Como apunta la investigación publicada en Nature Communications, los árboles fijadores de nitrógeno pueden tanto mitigar como exacerbar el cambio climático dependiendo de las condiciones, lo que subraya la complejidad de estas interacciones.
Revisar los modelos: una necesidad urgente
El mensaje central del estudio es claro: la mitigación climática no puede confiar únicamente en que los ecosistemas absorban el exceso de CO₂. Su papel es valioso, pero finito y más limitado de lo que se creía.

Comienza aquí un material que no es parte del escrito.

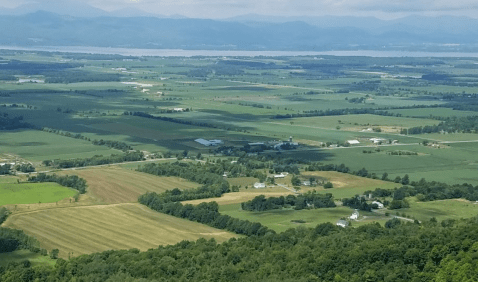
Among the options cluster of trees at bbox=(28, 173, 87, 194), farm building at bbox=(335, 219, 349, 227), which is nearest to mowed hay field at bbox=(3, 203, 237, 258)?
farm building at bbox=(335, 219, 349, 227)

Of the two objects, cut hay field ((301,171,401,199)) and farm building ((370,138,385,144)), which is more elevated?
cut hay field ((301,171,401,199))

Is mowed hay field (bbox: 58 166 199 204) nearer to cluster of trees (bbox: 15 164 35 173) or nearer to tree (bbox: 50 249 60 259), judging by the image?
cluster of trees (bbox: 15 164 35 173)

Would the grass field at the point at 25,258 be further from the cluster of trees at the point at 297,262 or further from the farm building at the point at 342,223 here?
the farm building at the point at 342,223

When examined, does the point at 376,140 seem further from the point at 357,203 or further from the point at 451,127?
the point at 357,203

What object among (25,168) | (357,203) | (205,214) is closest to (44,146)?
(25,168)

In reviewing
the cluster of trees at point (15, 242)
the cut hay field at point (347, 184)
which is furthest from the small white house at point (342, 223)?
the cluster of trees at point (15, 242)

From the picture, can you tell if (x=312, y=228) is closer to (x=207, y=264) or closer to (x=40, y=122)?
(x=207, y=264)

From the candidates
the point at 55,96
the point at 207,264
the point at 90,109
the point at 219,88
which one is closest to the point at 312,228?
the point at 207,264
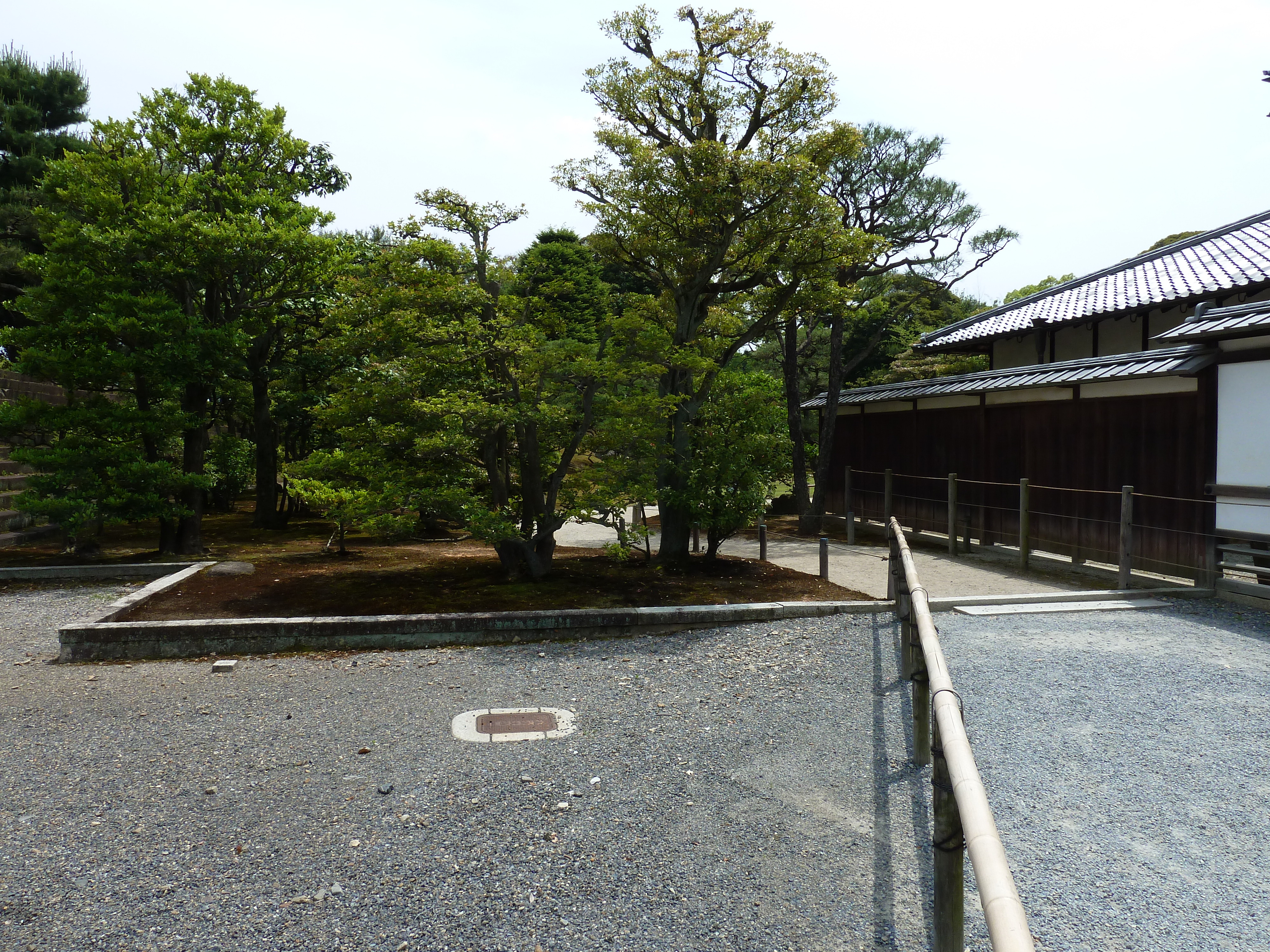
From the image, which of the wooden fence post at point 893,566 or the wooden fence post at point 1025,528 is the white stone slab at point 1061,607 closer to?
the wooden fence post at point 893,566

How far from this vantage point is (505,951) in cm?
250

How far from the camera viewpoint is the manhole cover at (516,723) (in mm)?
4438

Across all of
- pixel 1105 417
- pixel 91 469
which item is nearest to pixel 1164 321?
pixel 1105 417

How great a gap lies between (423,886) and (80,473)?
354 inches

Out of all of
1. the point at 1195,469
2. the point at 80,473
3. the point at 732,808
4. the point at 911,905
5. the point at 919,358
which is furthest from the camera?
the point at 919,358

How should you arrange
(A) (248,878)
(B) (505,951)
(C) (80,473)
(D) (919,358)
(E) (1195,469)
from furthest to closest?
(D) (919,358), (C) (80,473), (E) (1195,469), (A) (248,878), (B) (505,951)

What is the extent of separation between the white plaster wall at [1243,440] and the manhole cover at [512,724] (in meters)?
7.05

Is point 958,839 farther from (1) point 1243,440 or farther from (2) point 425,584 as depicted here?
(1) point 1243,440

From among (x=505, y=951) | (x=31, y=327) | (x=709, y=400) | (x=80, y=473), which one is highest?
(x=31, y=327)

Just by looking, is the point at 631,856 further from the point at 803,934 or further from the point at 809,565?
the point at 809,565

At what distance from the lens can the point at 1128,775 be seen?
12.2 feet

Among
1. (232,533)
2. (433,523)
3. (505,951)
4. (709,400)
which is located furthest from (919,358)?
(505,951)

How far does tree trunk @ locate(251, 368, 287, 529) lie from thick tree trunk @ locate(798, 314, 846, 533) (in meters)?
10.5

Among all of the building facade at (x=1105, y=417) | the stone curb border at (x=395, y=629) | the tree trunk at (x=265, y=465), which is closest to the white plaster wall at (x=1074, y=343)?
the building facade at (x=1105, y=417)
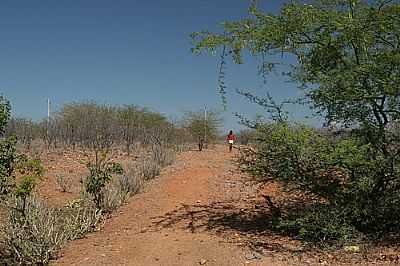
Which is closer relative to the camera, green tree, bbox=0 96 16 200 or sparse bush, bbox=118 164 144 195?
green tree, bbox=0 96 16 200

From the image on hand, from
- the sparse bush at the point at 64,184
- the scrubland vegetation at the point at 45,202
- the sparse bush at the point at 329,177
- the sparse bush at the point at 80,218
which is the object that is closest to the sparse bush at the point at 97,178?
the scrubland vegetation at the point at 45,202

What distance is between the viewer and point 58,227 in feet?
27.3

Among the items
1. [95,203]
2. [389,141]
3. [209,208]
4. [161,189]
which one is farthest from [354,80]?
[161,189]

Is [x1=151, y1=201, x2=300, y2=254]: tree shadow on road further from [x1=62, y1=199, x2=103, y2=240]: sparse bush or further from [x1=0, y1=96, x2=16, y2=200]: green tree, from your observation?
[x1=0, y1=96, x2=16, y2=200]: green tree

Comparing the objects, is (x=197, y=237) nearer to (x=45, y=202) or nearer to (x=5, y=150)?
(x=5, y=150)

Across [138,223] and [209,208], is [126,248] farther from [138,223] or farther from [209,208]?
[209,208]

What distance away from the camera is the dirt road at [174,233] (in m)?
7.22

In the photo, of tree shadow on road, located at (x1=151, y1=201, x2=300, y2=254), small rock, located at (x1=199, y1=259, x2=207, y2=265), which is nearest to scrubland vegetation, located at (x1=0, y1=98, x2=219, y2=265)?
tree shadow on road, located at (x1=151, y1=201, x2=300, y2=254)

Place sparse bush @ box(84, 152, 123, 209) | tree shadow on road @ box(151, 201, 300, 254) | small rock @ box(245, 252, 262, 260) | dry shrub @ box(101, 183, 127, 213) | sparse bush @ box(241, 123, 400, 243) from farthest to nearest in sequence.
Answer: dry shrub @ box(101, 183, 127, 213) → sparse bush @ box(84, 152, 123, 209) → tree shadow on road @ box(151, 201, 300, 254) → sparse bush @ box(241, 123, 400, 243) → small rock @ box(245, 252, 262, 260)

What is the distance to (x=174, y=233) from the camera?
869cm

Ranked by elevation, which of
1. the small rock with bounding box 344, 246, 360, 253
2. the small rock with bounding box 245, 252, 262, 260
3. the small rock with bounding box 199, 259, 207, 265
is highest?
the small rock with bounding box 344, 246, 360, 253

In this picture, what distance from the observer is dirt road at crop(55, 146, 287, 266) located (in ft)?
23.7

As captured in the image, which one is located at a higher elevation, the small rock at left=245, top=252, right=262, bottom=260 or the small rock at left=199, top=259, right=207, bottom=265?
the small rock at left=245, top=252, right=262, bottom=260

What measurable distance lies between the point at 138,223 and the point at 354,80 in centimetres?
487
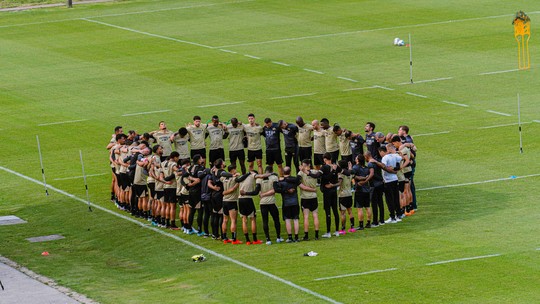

Como indica Bettina Weber, coautora del estudio: "Esto es importante porque gases como los óxidos de nitrógeno y el óxido nitroso se producen como parte del ciclo del nitrógeno. Estos pueden liberarse a la atmósfera a través de procesos de conversión y alterar o perturbar los procesos climáticos".
Los autores abogan por revisar los modelos del sistema Tierra para reflejar mejor la realidad de la fijación de nitrógeno y sus efectos sobre el crecimiento vegetal y el clima. Esta actualización es una condición necesaria para planificar políticas climáticas realistas.